## EXERCISE PROMPT:
For this exercise, repeat the listing below from its first line through the line containing "common name: rodent", exactly as written.

## RECORDS PROVIDED:
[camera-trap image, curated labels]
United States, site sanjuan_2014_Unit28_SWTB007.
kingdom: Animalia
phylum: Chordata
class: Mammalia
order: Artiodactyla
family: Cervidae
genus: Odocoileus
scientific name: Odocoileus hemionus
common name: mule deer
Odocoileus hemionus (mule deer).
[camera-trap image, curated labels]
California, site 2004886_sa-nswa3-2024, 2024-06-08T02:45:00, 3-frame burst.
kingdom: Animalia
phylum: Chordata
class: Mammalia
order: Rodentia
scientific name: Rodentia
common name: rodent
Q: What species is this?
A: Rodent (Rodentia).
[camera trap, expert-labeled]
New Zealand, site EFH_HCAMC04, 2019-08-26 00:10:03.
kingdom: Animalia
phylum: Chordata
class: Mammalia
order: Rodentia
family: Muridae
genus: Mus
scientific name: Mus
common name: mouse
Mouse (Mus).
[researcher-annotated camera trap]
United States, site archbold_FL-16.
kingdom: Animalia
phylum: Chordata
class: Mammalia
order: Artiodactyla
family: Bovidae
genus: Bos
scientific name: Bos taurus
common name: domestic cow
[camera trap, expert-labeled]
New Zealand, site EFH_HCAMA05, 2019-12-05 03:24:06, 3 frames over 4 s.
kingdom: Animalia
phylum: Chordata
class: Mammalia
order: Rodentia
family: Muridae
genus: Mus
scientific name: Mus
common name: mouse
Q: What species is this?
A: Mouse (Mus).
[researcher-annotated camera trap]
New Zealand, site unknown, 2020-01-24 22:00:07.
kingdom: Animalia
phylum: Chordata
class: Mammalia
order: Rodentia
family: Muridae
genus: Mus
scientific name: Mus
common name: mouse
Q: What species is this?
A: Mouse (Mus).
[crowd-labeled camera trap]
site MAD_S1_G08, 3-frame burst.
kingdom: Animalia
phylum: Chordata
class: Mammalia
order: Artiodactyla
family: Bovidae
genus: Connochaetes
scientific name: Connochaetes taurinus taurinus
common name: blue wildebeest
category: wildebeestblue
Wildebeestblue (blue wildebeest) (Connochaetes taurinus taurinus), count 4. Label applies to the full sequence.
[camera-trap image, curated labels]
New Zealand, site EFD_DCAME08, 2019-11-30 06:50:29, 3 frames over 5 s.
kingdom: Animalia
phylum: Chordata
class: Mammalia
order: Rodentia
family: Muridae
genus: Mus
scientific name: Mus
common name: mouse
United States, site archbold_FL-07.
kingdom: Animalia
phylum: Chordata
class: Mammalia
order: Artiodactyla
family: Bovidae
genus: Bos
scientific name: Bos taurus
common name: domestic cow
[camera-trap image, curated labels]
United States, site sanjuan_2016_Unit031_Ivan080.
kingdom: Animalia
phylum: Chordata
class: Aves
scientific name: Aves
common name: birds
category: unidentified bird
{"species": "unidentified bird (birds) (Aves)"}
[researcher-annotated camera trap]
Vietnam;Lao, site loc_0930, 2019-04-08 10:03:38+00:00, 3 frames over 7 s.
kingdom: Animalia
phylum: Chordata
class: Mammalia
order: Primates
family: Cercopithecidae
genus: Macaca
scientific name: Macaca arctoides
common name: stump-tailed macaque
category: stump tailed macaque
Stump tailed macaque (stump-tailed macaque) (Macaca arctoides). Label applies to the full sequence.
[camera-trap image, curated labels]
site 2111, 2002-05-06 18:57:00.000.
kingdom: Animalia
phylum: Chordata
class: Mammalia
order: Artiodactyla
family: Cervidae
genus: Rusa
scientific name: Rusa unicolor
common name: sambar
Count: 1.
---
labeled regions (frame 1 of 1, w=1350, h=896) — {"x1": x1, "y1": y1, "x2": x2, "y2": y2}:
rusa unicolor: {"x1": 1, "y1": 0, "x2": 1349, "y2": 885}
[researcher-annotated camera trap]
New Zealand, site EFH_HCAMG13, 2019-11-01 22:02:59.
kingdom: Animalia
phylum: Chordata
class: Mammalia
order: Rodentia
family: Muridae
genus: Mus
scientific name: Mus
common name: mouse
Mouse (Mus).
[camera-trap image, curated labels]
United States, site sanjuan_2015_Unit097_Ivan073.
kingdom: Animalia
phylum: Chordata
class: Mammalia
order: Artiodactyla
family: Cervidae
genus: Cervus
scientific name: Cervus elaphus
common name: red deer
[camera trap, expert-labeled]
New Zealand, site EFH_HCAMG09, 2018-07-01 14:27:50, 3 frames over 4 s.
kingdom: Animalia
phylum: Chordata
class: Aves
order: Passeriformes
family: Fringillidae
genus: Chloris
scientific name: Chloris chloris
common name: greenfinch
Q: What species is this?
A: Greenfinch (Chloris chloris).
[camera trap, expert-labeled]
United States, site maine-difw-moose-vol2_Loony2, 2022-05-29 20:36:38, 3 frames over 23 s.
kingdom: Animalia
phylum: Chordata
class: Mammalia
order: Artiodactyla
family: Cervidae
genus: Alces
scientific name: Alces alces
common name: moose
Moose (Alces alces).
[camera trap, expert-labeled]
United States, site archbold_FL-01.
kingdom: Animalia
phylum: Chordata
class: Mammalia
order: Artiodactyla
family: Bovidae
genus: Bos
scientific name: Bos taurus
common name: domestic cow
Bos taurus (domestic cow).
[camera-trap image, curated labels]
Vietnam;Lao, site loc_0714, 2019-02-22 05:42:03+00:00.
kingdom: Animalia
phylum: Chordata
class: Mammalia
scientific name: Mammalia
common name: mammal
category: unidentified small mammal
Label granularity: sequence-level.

## EXERCISE OUTPUT:
[camera-trap image, curated labels]
United States, site sanjuan_2014_Unit28_SWTB007.
kingdom: Animalia
phylum: Chordata
class: Mammalia
order: Artiodactyla
family: Cervidae
genus: Odocoileus
scientific name: Odocoileus hemionus
common name: mule deer
Odocoileus hemionus (mule deer).
[camera-trap image, curated labels]
California, site 2004886_sa-nswa3-2024, 2024-06-08T02:45:00, 3-frame burst.
kingdom: Animalia
phylum: Chordata
class: Mammalia
order: Rodentia
scientific name: Rodentia
common name: rodent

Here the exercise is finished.